This is a beautiful site, and I am so glad to have found it. I have been wrestling lately with the state of my body, but until I read some of these posts, I didn’t realize how much…
I seem only to know people who came through pregnancy with no stretch marks, no funky tissue-paper skin, and no extra weight.
I had a dreamy, picture-perfect pregnancy.

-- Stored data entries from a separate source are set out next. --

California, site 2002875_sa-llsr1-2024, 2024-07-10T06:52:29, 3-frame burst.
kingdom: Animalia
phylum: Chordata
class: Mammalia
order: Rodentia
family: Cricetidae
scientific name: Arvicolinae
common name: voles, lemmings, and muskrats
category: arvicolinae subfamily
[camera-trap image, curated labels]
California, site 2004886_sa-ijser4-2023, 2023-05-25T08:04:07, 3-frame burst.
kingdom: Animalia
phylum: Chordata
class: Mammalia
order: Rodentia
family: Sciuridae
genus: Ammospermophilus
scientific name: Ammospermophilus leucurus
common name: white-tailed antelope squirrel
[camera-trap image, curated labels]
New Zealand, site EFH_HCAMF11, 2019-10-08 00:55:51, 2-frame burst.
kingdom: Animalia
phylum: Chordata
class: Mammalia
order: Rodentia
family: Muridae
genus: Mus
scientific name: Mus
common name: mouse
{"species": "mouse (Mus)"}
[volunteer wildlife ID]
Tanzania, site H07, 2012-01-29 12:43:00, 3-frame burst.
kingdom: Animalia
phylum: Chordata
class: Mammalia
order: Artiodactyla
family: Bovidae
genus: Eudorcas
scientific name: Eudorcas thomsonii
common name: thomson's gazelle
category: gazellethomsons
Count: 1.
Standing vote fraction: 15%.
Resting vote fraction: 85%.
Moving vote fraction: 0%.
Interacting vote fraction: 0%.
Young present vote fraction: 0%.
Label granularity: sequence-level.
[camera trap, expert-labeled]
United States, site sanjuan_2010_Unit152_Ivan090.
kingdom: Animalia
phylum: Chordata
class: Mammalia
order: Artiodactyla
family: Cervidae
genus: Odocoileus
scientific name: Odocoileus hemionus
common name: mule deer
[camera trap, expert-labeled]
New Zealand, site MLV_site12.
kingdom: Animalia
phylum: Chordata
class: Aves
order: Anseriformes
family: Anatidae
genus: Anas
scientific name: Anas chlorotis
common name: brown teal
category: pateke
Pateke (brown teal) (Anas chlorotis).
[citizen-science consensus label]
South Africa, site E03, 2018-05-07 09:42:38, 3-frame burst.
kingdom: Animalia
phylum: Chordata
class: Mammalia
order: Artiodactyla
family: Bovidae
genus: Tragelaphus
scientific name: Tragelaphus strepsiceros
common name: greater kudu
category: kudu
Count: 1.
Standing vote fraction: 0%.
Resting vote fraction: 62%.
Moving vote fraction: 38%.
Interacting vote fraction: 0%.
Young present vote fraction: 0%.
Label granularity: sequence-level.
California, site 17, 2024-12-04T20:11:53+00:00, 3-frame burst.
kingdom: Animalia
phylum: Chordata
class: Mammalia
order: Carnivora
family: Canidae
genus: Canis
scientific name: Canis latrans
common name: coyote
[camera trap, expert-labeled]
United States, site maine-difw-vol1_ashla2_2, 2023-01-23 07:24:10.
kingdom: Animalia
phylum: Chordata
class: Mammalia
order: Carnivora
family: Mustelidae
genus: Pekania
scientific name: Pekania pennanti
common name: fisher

I worked up until the week before our twins were born (by c-section after 24 hours of labour) in April of 2004. I gained exactly 50 lbs during pregnancy, and lost 60 when they were born.
After our babes were born, I noticed that the muscles in my stomach had separated down the middle, so I had a 2″ gap (that the extra skin would sag into when I lay down– wish I had a picture of that!!!) to go with the big pouch of skin that sill held the shape of two babies.
Since then, I have gained 25 lbs, mostly due to the amount of time I spend playing on the floor and reading book after book after book…or the fact that I generally forget to eat until 8 pm, when the kids go to sleep.
At any rate, these added roles of flesh are just not comfortable. While I don’t really notice the saggy belly, and the “mommy-body” doesn’t even register when I am home with my kids (except when my son sinks his chubby fingers into my bellyskin and giggles), I am not comfortable wearing anything other than stretchpants and loose shirts. I don’t recognize this body in work clothes or dress clothes, or in any capacity when I catch sight of myself in a store window or mirror. And there are moments when just that sight of myself makes me sad and uncomfortable, or feel that somehow I am less worthy of love than my skinny-mother-counterparts. And then there are those moments after when I kick myself, and thank the powers that be for the blessing that is my life.